Jin Guanghua now awaits extradition to the US, where he faces prosecution.
He is accused of supplying tobacco to Pyongyang for roughly a decade. It is unclear whether he contests the claim.
US authorities allege the tobacco trade allowed Kim Jong Un’s regime to make and sell counterfeit cigarettes to help fund its weapons programme.
Australia’s Attorney-General’s Department confirmed that Mr Jin had been detained in Melbourne in March last year, and that his “extradition matter” was ongoing.
“The individual is wanted to face prosecution in the US for a number of sanctions, bank fraud, money laundering, and conspiracy offences,” it said in a statement on Tuesday.
According to US court documents, the scheme Mr Jin was allegedly involved in was run through a series of North Korean “state owned companies” and financed by its banks.
“Chinese front companies” were then used to conduct transactions through the US financial system, bypassing sanctions and bringing millions of dollars into Pyongyang, the documents say.
Mr Jin is accused of setting up a number of entities in the UK, New Zealand, the United Arab Emirates and China that “facilitated purchases of [the] tobacco” used.
The revenue from the scheme is believed to have supported North Korea’s ballistic and nuclear proliferation programmes, the US says.
Counterfeit cigarettes have been a “major source of income” for North Korea since the 1990s, according to US authorities. Made in Pyongyang, they are then sold using the fake packaging of well-known tobacco brands, and have turned up in countries such as the Philippines, Vietnam and Belize.

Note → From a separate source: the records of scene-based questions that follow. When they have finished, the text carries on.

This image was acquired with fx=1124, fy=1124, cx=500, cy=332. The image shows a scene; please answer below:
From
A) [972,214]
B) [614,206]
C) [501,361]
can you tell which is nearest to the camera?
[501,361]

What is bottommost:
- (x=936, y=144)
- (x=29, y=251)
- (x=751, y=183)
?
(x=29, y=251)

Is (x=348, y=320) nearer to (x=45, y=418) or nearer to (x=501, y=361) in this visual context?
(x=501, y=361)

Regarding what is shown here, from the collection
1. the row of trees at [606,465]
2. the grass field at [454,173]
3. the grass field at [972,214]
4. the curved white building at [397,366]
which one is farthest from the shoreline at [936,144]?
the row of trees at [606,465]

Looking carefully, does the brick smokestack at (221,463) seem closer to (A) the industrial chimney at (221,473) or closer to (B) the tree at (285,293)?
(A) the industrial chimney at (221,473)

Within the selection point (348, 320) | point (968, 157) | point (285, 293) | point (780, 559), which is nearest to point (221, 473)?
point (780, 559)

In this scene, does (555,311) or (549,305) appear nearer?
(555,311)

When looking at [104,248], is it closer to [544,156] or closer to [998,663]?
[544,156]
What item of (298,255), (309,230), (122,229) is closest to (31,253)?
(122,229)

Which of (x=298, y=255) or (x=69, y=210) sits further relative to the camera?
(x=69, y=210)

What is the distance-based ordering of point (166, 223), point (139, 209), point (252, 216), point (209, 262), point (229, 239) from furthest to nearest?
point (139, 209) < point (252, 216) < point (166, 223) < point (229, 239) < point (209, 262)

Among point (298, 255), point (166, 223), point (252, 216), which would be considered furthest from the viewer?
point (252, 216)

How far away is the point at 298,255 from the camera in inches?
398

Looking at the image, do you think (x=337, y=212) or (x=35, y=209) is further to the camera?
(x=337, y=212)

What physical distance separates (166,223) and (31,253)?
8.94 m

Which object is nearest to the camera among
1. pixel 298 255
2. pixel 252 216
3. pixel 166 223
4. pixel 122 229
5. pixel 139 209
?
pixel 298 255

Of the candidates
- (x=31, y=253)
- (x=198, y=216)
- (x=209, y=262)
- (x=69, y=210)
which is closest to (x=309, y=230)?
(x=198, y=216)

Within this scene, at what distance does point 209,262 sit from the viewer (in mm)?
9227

The illegal trade is thought to be one of Pyongyang’s largest sources of hard currency, according to the US government.
If found guilty, Mr Jin faces millions of dollars in fines and decades in prison.
His alleged co-conspirators have been named in court documents as Chinese nationals Qin Guoming, 60, and Han Linlin, 42.
Both are wanted by the FBI and are suspected to have ties to “China, the United Arab Emirates, and Australia”.
A bounty of $498,000 is on offer for any information that could assist with the arrest and conviction of either man.
For years, the US has imposed strict sanctions on North Korea over its nuclear and ballistic missile activities.
In 2023, British American Tobacco was ordered to pay $635m in fines to the US government after one of its subsidiaries admitted to selling cigarettes to Pyongyang. The case was described by authorities as an “elaborate scheme to circumvent US sanctions”.